**TASK DIRECTIONS**
The data below needs to be returned exactly, line for line.

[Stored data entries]
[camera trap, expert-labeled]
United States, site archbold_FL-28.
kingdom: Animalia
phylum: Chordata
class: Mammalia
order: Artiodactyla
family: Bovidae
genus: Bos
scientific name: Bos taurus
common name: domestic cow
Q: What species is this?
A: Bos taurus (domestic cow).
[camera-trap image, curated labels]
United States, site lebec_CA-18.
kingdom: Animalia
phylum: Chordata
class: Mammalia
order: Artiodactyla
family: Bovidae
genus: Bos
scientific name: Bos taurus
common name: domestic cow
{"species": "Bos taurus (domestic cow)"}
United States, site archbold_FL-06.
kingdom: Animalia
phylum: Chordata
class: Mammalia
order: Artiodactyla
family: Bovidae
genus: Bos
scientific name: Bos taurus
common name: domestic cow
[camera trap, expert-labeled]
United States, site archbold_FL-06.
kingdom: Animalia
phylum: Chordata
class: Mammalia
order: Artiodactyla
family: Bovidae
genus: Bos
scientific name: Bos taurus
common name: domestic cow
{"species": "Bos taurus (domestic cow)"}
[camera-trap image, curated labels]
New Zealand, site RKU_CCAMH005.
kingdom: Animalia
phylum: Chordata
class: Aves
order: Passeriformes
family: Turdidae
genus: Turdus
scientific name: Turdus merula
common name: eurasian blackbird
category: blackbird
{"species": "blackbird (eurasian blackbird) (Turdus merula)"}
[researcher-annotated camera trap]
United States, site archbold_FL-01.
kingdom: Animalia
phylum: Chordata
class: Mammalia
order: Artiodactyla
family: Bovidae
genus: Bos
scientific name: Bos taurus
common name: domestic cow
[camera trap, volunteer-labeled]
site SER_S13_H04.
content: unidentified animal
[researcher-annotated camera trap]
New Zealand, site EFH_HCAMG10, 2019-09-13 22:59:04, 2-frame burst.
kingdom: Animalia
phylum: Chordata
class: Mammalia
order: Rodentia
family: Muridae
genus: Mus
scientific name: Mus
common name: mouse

**ANSWER AREA**
[camera trap, expert-labeled]
United States, site archbold_FL-28.
kingdom: Animalia
phylum: Chordata
class: Mammalia
order: Artiodactyla
family: Bovidae
genus: Bos
scientific name: Bos taurus
common name: domestic cow
Q: What species is this?
A: Bos taurus (domestic cow).
[camera-trap image, curated labels]
United States, site lebec_CA-18.
kingdom: Animalia
phylum: Chordata
class: Mammalia
order: Artiodactyla
family: Bovidae
genus: Bos
scientific name: Bos taurus
common name: domestic cow
{"species": "Bos taurus (domestic cow)"}
United States, site archbold_FL-06.
kingdom: Animalia
phylum: Chordata
class: Mammalia
order: Artiodactyla
family: Bovidae
genus: Bos
scientific name: Bos taurus
common name: domestic cow
[camera trap, expert-labeled]
United States, site archbold_FL-06.
kingdom: Animalia
phylum: Chordata
class: Mammalia
order: Artiodactyla
family: Bovidae
genus: Bos
scientific name: Bos taurus
common name: domestic cow
{"species": "Bos taurus (domestic cow)"}
[camera-trap image, curated labels]
New Zealand, site RKU_CCAMH005.
kingdom: Animalia
phylum: Chordata
class: Aves
order: Passeriformes
family: Turdidae
genus: Turdus
scientific name: Turdus merula
common name: eurasian blackbird
category: blackbird
{"species": "blackbird (eurasian blackbird) (Turdus merula)"}
[researcher-annotated camera trap]
United States, site archbold_FL-01.
kingdom: Animalia
phylum: Chordata
class: Mammalia
order: Artiodactyla
family: Bovidae
genus: Bos
scientific name: Bos taurus
common name: domestic cow
[camera trap, volunteer-labeled]
site SER_S13_H04.
content: unidentified animal
[researcher-annotated camera trap]
New Zealand, site EFH_HCAMG10, 2019-09-13 22:59:04, 2-frame burst.
kingdom: Animalia
phylum: Chordata
class: Mammalia
order: Rodentia
family: Muridae
genus: Mus
scientific name: Mus
common name: mouse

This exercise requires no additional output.